Halbuki ayakları sağlam bir şekilde yere basan, zihin ve kalb dünyasında tatminkar eden bir iman/ilk kabul, insanın ferdi hayatında da, toplumsal hayatta da belirleyici bir rol oynar. İnanılan imanın müntesiplerinden uygulamak üzere istediği değerler insanın zihni, fikri ve ameli aktivitelerini belirler. Hocaefendi’nin çok sık dile getirdiği bu hakikat yine onun yaklaşımları ile kalbde, zihinde ve pratik hayatta sürekli işlenen bu değerler zamanla insanın ikinci fıtrat kazanmasına vesile olur. Böylesi insanların çokluğu bu yaklaşımın çevreye tesirini netice verir. Ve öyle bir zaman olur ki toplum hayatını çevreleyen maddi-manevi her şey buna göre dizayn edilir. Bir başka tabirle arka plan şartları bu anlayışa, bu kabule uyum sağlar. Bugün İslam dünyasında veya Batı ülkelerinde yaşayan Müslümanlarda bahsini ettiğimiz arka plan şartlarının inanılan değerlerle örtüşmemesine rağmen, gerek yukarıda örneğini sunduğumuz alkol, uyuşturucu ve evlilik öncesi cinsel ilişkilerde, gerekse insanlığın geleceğini tehdit eden başka problemlerde Müslümanların geri planda kalması ancak ferdi açıdan bu imanın yakalanmış olması ile izah edilebilir. Ferdi ve ülkeler bazında yapılan mukayeseler, istatistik sonuçları bunu doğrulamaktadır.
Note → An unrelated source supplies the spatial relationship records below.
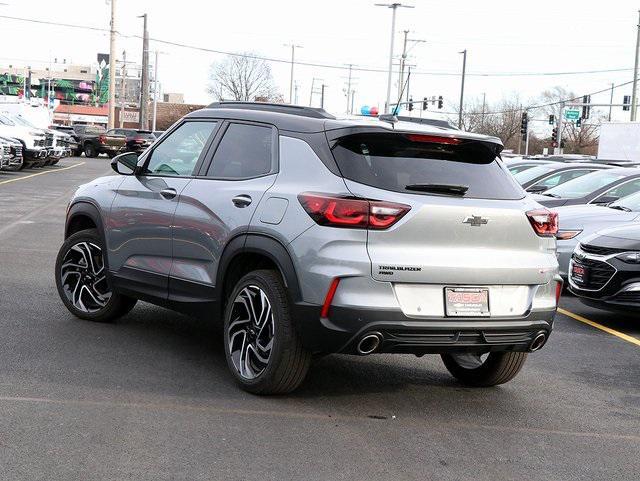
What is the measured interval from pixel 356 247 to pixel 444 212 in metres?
0.58

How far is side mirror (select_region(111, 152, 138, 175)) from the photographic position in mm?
7414

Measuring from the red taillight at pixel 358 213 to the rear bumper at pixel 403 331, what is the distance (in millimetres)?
482

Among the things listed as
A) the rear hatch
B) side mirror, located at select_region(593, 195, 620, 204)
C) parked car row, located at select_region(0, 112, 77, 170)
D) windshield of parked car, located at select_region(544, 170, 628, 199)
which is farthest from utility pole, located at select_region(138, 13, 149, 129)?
the rear hatch

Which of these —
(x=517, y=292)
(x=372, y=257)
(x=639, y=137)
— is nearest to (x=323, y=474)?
(x=372, y=257)

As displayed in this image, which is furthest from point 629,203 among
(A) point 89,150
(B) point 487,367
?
(A) point 89,150

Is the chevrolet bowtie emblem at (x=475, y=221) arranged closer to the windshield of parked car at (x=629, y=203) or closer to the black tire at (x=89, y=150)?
the windshield of parked car at (x=629, y=203)

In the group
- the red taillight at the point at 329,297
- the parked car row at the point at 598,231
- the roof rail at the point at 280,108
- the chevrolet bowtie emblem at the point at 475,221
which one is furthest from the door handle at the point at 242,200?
the parked car row at the point at 598,231

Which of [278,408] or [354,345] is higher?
[354,345]

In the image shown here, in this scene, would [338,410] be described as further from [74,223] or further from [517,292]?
[74,223]

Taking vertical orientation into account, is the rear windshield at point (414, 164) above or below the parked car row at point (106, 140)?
above

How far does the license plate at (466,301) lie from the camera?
5.41 metres

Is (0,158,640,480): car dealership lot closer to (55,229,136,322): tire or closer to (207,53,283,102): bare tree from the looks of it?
(55,229,136,322): tire

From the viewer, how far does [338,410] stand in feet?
18.5

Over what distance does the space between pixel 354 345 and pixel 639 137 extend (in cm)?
3137
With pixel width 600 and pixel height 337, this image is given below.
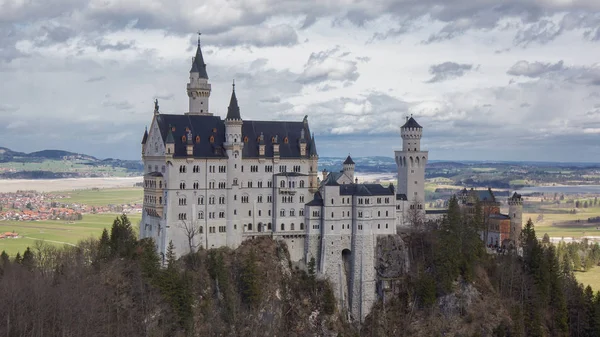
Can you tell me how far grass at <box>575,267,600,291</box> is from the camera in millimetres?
133125

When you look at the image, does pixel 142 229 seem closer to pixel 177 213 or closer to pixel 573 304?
pixel 177 213

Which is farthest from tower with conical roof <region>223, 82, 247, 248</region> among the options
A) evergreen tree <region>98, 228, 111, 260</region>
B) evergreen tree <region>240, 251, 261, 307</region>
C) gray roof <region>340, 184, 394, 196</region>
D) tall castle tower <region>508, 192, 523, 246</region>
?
tall castle tower <region>508, 192, 523, 246</region>

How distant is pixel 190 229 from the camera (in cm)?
9212

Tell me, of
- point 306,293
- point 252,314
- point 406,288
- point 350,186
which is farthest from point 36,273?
point 406,288

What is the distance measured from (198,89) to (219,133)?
32.7ft

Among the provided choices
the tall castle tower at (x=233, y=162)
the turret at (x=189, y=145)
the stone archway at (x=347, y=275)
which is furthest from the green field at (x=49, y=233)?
the stone archway at (x=347, y=275)

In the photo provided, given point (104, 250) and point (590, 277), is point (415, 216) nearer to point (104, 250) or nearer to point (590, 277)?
point (104, 250)

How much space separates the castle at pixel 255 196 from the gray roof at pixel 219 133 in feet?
0.50

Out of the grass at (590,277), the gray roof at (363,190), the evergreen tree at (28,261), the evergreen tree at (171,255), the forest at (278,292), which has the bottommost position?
the grass at (590,277)

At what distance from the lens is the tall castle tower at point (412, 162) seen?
10788 cm

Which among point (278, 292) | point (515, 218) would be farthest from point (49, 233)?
point (515, 218)

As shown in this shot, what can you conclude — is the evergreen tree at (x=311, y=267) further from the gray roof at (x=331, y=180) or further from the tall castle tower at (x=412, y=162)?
the tall castle tower at (x=412, y=162)

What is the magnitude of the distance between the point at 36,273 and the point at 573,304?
79040mm

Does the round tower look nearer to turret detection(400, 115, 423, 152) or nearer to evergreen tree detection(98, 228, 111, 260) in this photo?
turret detection(400, 115, 423, 152)
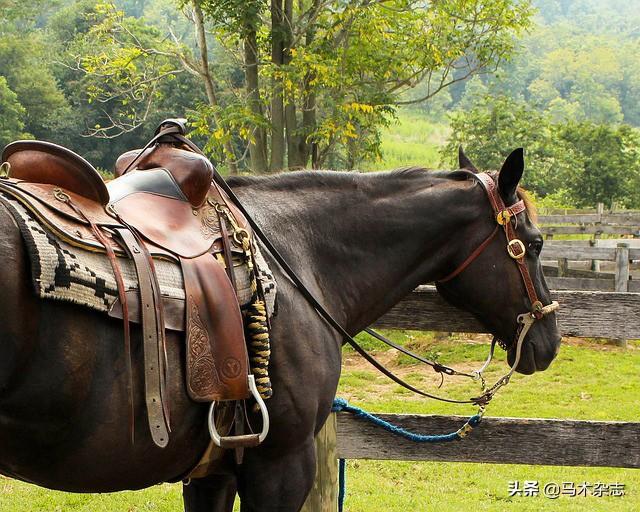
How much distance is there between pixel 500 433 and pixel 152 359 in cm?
214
Öte yandan dünya görüşleri, hayat standartları ve ekonomik verileri itibarıyla insanın hayvani/cismani özelliklerine hitap eden kültür dünyası içinde yaşayan genç, söz verdiği şeylere muhalif hareket edebileceği zeminle yüz yüze geldiğinde -ki doğum günü partilerinden mezuniyet törenlerine, yaz kamplarından okul gezilerine, hafta sonu eğlencelerinden sinemalara, seyrettiği TV kanallarındaki programlardan önünde model olarak gördüğü başta anne babası olmak üzere ağabey, abla ve yakın çevresinin hayatlarına kadar her şey onu bohemliğe çağırmakta, cismani zevklerine hitap etmektedir- rahatlıkla parmağına taktığı yüzüğe ve verdiği söze rağmen aksini yapacaktır. Nitekim yapmaktadırlar.
Hadiseye bu açıdan baktığımızda, kendi dinî değerlerinden ciddi şüphe içinde bulunan, her fırsatta bunları sorgulayan tavrın hakim olduğu ve sosyal, siyasal, kültürel, hatta dinî şartların insanı dünyeviliğe çağırdığı bir dünyada, bu yüzük uygulamasının arzu edilen neticeyi doğuracağına inanamıyorum.